Continuous dependent variables
Take a simple regression like y = Xb, and suppose - as in simplified OLS - that the error term is normally distributed. Then e = y - Xb.Now let f(e) = (2.pi.sigma^2)^-(1/2) . exp(- (e^2)/(2.sigma^2)
In this case f is a normal density function or normal distribution. If the error is 0, the density is highest (around .44), so a good estimation will need to have small errors.
The likelihood function we want to maximize is the joint probability distribution of the sample. This means we compute the density of the error for every case and multiply all of them. We may just as well take the log and sum the logs of the error density. When this sum of logs is maximizes, we have the same set of coefficients b as in OLS. Note that this will be the true b only if the error term is indeed normally distributed.
Discrete dependent variables
When the outcome variable y_obs is binary (0,1), such a linear model will not work. Instead we estimate a function that lies behind the observed outcome.
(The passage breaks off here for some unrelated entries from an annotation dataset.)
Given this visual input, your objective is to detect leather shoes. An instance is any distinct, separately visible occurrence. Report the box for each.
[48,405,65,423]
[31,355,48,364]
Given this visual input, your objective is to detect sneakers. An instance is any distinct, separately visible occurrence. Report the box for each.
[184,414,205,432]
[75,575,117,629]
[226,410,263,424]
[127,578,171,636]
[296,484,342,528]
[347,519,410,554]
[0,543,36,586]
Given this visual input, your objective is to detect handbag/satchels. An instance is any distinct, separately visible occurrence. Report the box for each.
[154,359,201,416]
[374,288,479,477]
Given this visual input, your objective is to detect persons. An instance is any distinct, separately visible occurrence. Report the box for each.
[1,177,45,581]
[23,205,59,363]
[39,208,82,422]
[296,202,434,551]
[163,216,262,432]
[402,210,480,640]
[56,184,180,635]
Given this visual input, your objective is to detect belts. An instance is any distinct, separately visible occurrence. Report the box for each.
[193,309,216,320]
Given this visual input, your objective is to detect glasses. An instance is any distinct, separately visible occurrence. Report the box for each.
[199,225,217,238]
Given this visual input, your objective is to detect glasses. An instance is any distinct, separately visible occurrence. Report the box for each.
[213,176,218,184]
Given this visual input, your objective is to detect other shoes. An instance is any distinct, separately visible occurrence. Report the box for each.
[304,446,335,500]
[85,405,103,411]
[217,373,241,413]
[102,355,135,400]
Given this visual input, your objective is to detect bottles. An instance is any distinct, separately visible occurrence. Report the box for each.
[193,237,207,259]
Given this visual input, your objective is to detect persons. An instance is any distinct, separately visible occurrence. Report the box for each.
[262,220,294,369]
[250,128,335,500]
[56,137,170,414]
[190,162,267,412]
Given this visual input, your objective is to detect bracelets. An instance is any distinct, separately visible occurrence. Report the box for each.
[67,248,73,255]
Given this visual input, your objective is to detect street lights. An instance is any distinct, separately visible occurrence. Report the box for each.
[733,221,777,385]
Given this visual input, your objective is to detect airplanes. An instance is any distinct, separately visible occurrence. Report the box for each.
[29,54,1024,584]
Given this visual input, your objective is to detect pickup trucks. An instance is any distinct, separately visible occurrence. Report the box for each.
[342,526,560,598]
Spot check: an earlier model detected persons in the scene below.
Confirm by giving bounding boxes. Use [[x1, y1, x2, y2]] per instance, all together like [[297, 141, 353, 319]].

If that function results in a number greater than 0, we will observe a success (1) and if not, a failure (0). Hence again, we have:y = xb
Yet in this case we cannot simply compute a residual. In the probit case, we take the cumulative probability of xb. It is obvious that this depends on a scaling parameter sigma.
The likelihood function is then P(xb) if y_obs = 1, and 1-P(xb) if y_obs = 1. Another way to express this is:
L_i = P(xb)^y_obs * (1-P(xb))^(1-y_obs).
Maximizing the product of all L_i or the sum of the logs yields good estimates of b.
Note: an alternative to probit is the logit or logistic regression. Then the function P is not the normal cumulative distribution function, but instead it is the inverse logit:
P(xb) = exp(xb) / (1+ exp(xb) )
The advantage here is that no scaling sigma has to be estimated. It used to be popular in the early days of sociology, before econometrics became dominant in the social sciences.
Links
The last link has a nice picture comparing the cumulative distribution function and the inverse logit (or logistic) function. The latter has 'fatter' tails, even though the difference is negligible in practice.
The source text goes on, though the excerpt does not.